● **Document passage**
CS 4445 B Term 2014

Computer Science Department

CS 4445 Data Mining and Knowledge Discovery in Databases - B Term 2014
Homework and Project 4: Classification Rules and Association Rules

Prof. Carolina Ruiz

DUE DATES: Monday, Dec. 8th, 9:00 am (electronic submission) and 11:00 am (hardcopy submission)

Homework and Project Objectives
Homework Assignment
Project Assignment

HOMEWORK AND PROJECT OBJECTIVES

The purpose of this project is multi-fold:

To gain experience with the construction and evaluation of classification rules.
To gain experience with the construction and evaluation of association rules.

HOMEWORK AND PROJECT ASSIGNMENTS

Readings: Read Sections 5.1, 6.1, 6.2, 6.3, 6.7 of your textbook in great detail.

This project consists of two parts:

Part I. GROUP HOMEWORK ASSIGNMENT
See solutions to this homework:

Chiying Wang's solutions to the Classification Rules using RIPPER problem.
Artem Gritsenko's solutions to the Association Rules using Apriori problem.

Consider the following cars dataset. This dataset was constructed by taking a small sample of data instances and attributes from the Car Evaluation Dataset available at the UCI Data Repository.
@relation 'cars-weka.filters.unsupervised.attribute.Remove-R3,5-weka.filters.unsu pervised.instance.Resample-S1-Z2.0' @attribute buying {vhigh,high,med,low} @attribute maint {vhigh,high,med,low} @attribute persons {2,4,more} @attribute safety {low,med,high} @attribute class {unacc,acc,good} @data med,vhigh,more,low,unacc med,vhigh,2,med,unacc vhigh,vhigh,more,med,unacc med,high,4,low,unacc high,med,4,high,good low,med,2,med,unacc low,high,2,high,unacc low,vhigh,more,med,acc med,vhigh,4,med,acc med,vhigh,4,med,acc vhigh,vhigh,4,med,unacc med,med,more,med,acc med,vhigh,2,med,unacc med,med,4,low,unacc med,vhigh,more,low,unacc med,low,4,med,acc high,low,2,high,unacc high,med,4,low,unacc med,low,4,low,unacc high,high,4,low,unacc low,med,4,high,good low,low,2,high,unacc

Classification Rules using RIPPER:
You can choose between two possibilities:
Option 1: Solve part (a) below by hand. In this case you have to answer part (b) below too.
Option 2: Write your own code to solve part (a) below. In this case you don't have to answer part (b) below. Submit your code by email (with instructions on how to run it) and it will be read for correctness and tested. Your code will be graded over 25 points (separately from the score you receive in part (a)).

Use Weka, Excel, your own code (in a programming language of your choice), or other application to help you calculate the metrics used by RIPPER.

(20 points) Construct the first rule that RIPPER would contruct over this dataset. Show your work and explain each step of the process.
(10 points) Describe in words the process that RIPPER would follow to prune this rule. (No need for you to prune the rule, you just need to describe what RIPPER would do.)

● **Supplied entries**
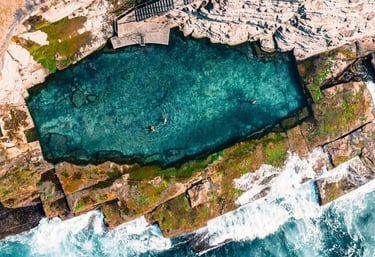 Aerial view of the Bogey Hole in Newcastle with swimmers, rocky coastline, and clear ocean water.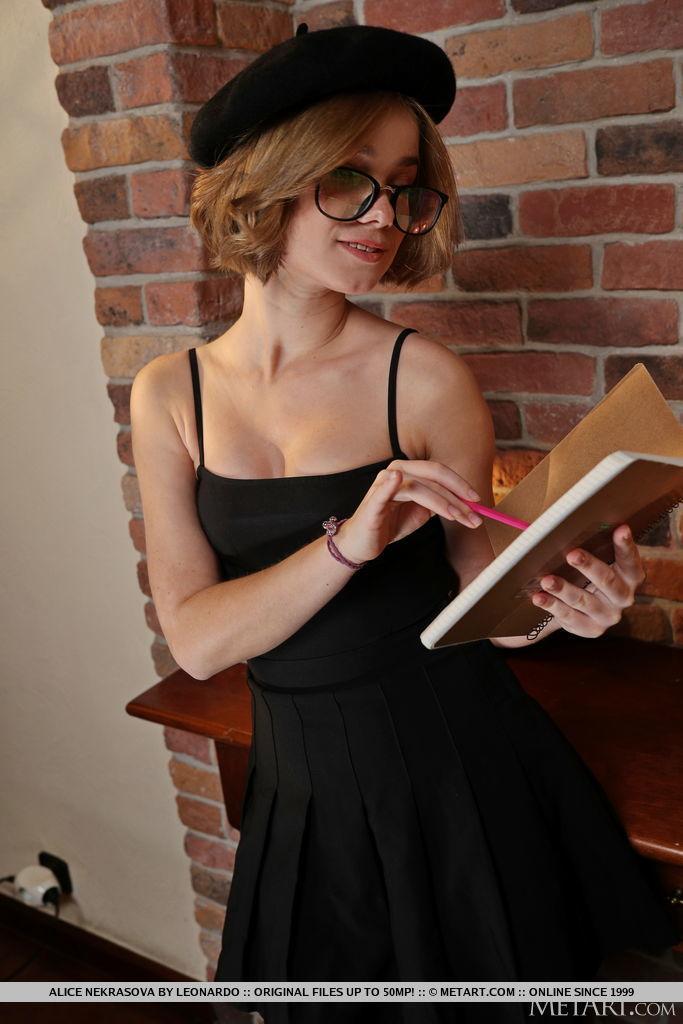 Cute teen Alice Nekrasova browses a hardcover book before going nude(2)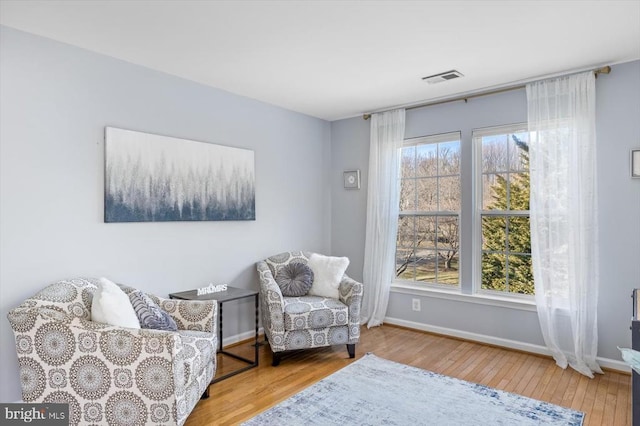 living area featuring baseboards, visible vents, and hardwood / wood-style floors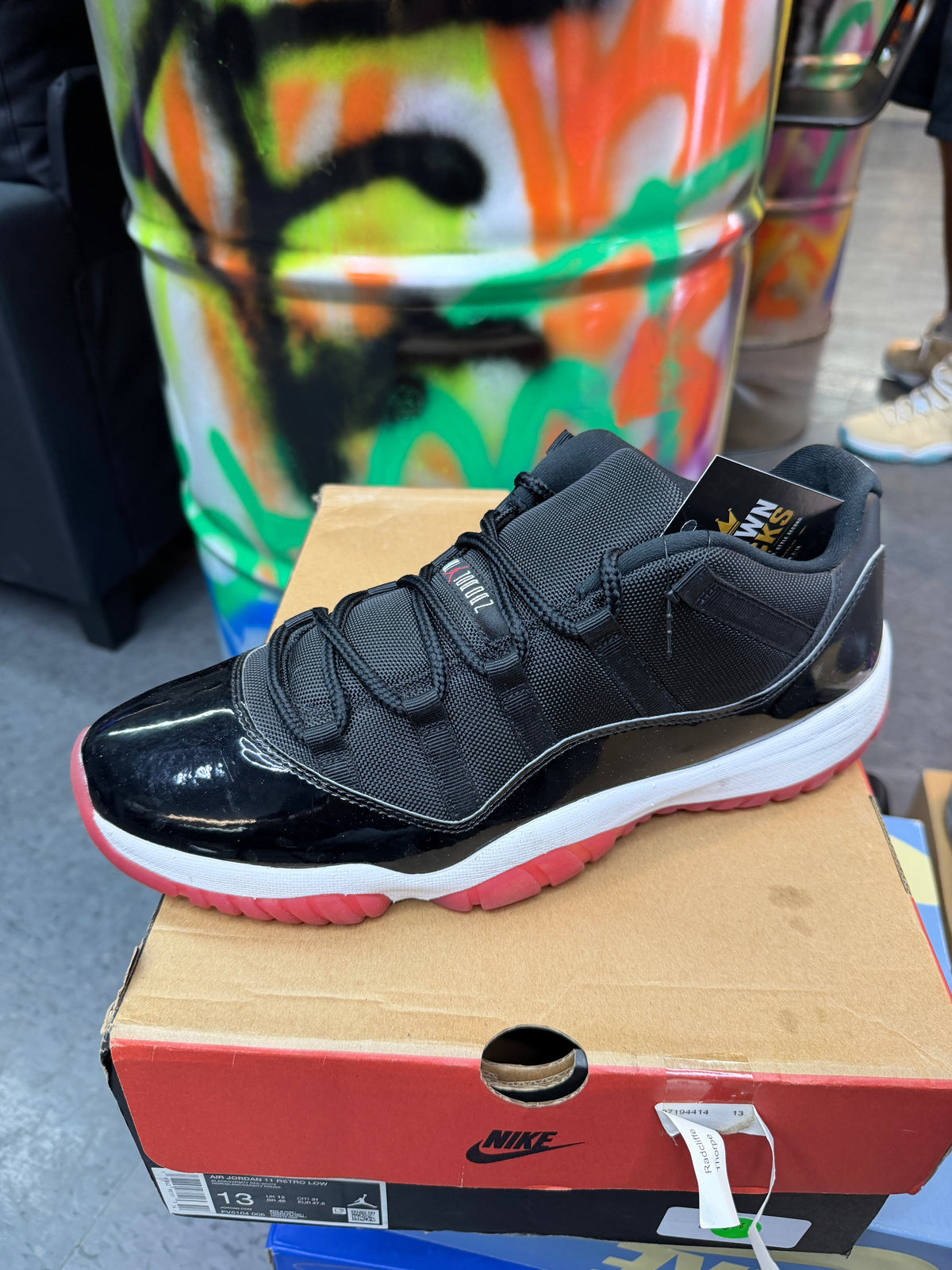 Bred - Jordan 11 Low - product photo shown in the listing for this item.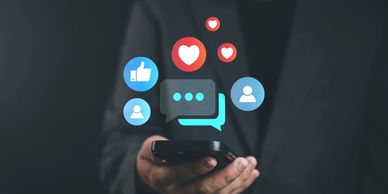 Hand holding phone with social media icons floating above.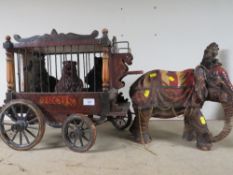 A LARGE VINTAGE WOODEN CIRCUS TRAILER WITH AN ELEPHANT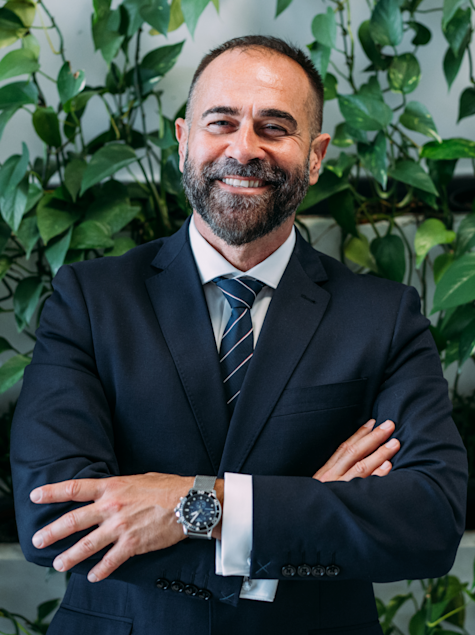 Business man smiling at camera with arms folded confidently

● **What is expected**
Answer these questions using the assignment page:
1. At what time is the electronic submission due on Monday, Dec. 8th?
2. Which textbook sections are assigned as readings?
3. Over how many points is code written under Option 2 graded?
The records come from a different source than the assignment page.

● **Expected answer**
1. 9:00 am
2. Sections 5.1, 6.1, 6.2, 6.3, and 6.7
3. 25 points